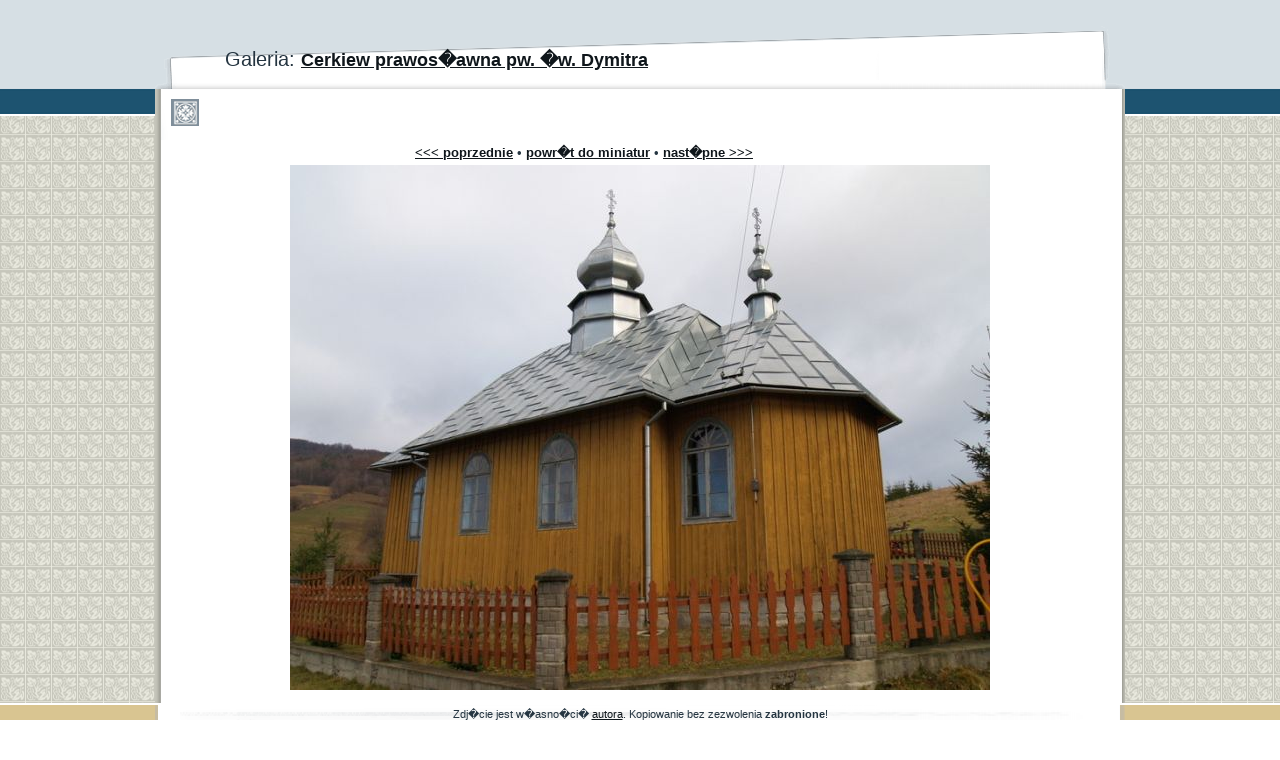

--- FILE ---
content_type: text/html; charset=UTF-8
request_url: https://sekowa.info/photo/gallery/object/koscioly_bodaki_2/index.php?go=index&zdjecie=06
body_size: 1256
content:
 
<!DOCTYPE html PUBLIC "-//W3C//DTD XHTML 1.1//EN" "http://www.w3.org/TR/xhtml11/DTD/xhtml11.dtd">
<html xmlns="http://www.w3.org/1999/xhtml" xml:lang="pl">
<head>
<meta http-equiv="Content-type" content="application/xhtml+xml; charset=ISO-8859-2" />        
<meta name="author" content="wel@op.pl" />
<meta http-equiv="Reply-to" content="wel@op.pl" />
<meta http-equiv="Content-Language" content="pl" />
<meta name="Keywords" content="S�kowa, Beskid Niski, szlak naftowy, ko�cio�y UNESCO, cmentarze w Beskidzie Niskim, 
Banica, Bartne, S�kowa, Lipna, Wapienne, M�cina, Bodaki, Radocyna, D�ugie, Czarne, Owczaryturystyka, agroturystyka, 
wypoczynek, wakacje, kultura, zabytki, historia, przyroda,SPORT, rekreacja, odpoczynek, wycieczka, szlaki turystyczne, 
gory, Atrakcje turystyczne, las, lasy, rzeka, rzeki" />
<meta name="Description" content="S�kowa.info - historia oraz galerie zdje� opisuj�ce cmentarze oraz miejscowo�ci Gminy Sekowa.
Zabytki, ciekawe miejsca, spos�b na sp�dzenie czasu w Beskidzie Niskim. Cerkiwe, stare cmentarze, opuszczone 
miejscowo�ci - wszystko to czeka na Ciebie w gminie S�kowa - miejscu innym ni� wszystkie" />
<meta name="Language" content="pl" />
<link rel="stylesheet"  type="text/css" media="screen" href="../../../../css/css.css" />
<title>S�kowa.info - serwis turystyczno - historyczny, prezentuj�cy cmentarze, cerkwie, ko�cio�y oraz miejscowo�ci gminy S�kowa.</title>
</head>
<body>
<div id="top1"></div>
<div id="top2"> 
<h2 style="padding:25px 20px 20px 70px;">Galeria: 
<a href="../../../../index.php?go=17&id1=7&ido=38" title="Opis obiektu Cerkiew prawos�awna pw. �w. Dymitra "><strong>Cerkiew prawos�awna pw. �w. Dymitra</strong></a></h2></div>                                
<div id="contenttxt"><div class="center"><p><a href="index.php?go=index&zdjecie=05">&lt;&lt;&lt; poprzednie</a> &#149; <a href="../../../../index.php?go=gallery2&id1=38&name_gall=koscioly_bodaki_2">powr�t do miniatur</a> &#149; <a href="index.php?go=index&zdjecie=07">nast�pne &gt;&gt;&gt;</a></p></div><div class="divgallerybig"><img src="06.jpg" class="imggallery" alt="" /></div><div id="opiszdjecia"><p></p></div></div><div id="footertlo"></div>
<div id="footer">
        <p id="footer2">Zdj�cie jest w�asno�ci� <a href="../../../../index.php?go=16">autora</a>. 
        Kopiowanie bez zezwolenia <strong>zabronione</strong>!<br />
        Copyright &copy; 2005 - 2026 Sekowa.Info  <a href="http://validator.w3.org/check?uri=referer">Valid XHTML 1.0 Strict</a></p>
</div>

</body>
</html>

^^^^^^^^^^^^^^^^

## What you have to do
Repeat only what lies between the start of the data and the end of the line containing "pw. �w. Dymitra</strong></a></h2></div>", exactly, with pictures left out.

## Written response
--- FILE ---
content_type: text/html; charset=UTF-8
request_url: https://sekowa.info/photo/gallery/object/koscioly_bodaki_2/index.php?go=index&zdjecie=06
body_size: 1256
content:
 
<!DOCTYPE html PUBLIC "-//W3C//DTD XHTML 1.1//EN" "http://www.w3.org/TR/xhtml11/DTD/xhtml11.dtd">
<html xmlns="http://www.w3.org/1999/xhtml" xml:lang="pl">
<head>
<meta http-equiv="Content-type" content="application/xhtml+xml; charset=ISO-8859-2" />        
<meta name="author" content="wel@op.pl" />
<meta http-equiv="Reply-to" content="wel@op.pl" />
<meta http-equiv="Content-Language" content="pl" />
<meta name="Keywords" content="S�kowa, Beskid Niski, szlak naftowy, ko�cio�y UNESCO, cmentarze w Beskidzie Niskim, 
Banica, Bartne, S�kowa, Lipna, Wapienne, M�cina, Bodaki, Radocyna, D�ugie, Czarne, Owczaryturystyka, agroturystyka, 
wypoczynek, wakacje, kultura, zabytki, historia, przyroda,SPORT, rekreacja, odpoczynek, wycieczka, szlaki turystyczne, 
gory, Atrakcje turystyczne, las, lasy, rzeka, rzeki" />
<meta name="Description" content="S�kowa.info - historia oraz galerie zdje� opisuj�ce cmentarze oraz miejscowo�ci Gminy Sekowa.
Zabytki, ciekawe miejsca, spos�b na sp�dzenie czasu w Beskidzie Niskim. Cerkiwe, stare cmentarze, opuszczone 
miejscowo�ci - wszystko to czeka na Ciebie w gminie S�kowa - miejscu innym ni� wszystkie" />
<meta name="Language" content="pl" />
<link rel="stylesheet"  type="text/css" media="screen" href="../../../../css/css.css" />
<title>S�kowa.info - serwis turystyczno - historyczny, prezentuj�cy cmentarze, cerkwie, ko�cio�y oraz miejscowo�ci gminy S�kowa.</title>
</head>
<body>
<div id="top1"></div>
<div id="top2"> 
<h2 style="padding:25px 20px 20px 70px;">Galeria: 
<a href="../../../../index.php?go=17&id1=7&ido=38" title="Opis obiektu Cerkiew prawos�awna pw. �w. Dymitra "><strong>Cerkiew prawos�awna pw. �w. Dymitra</strong></a></h2></div>                                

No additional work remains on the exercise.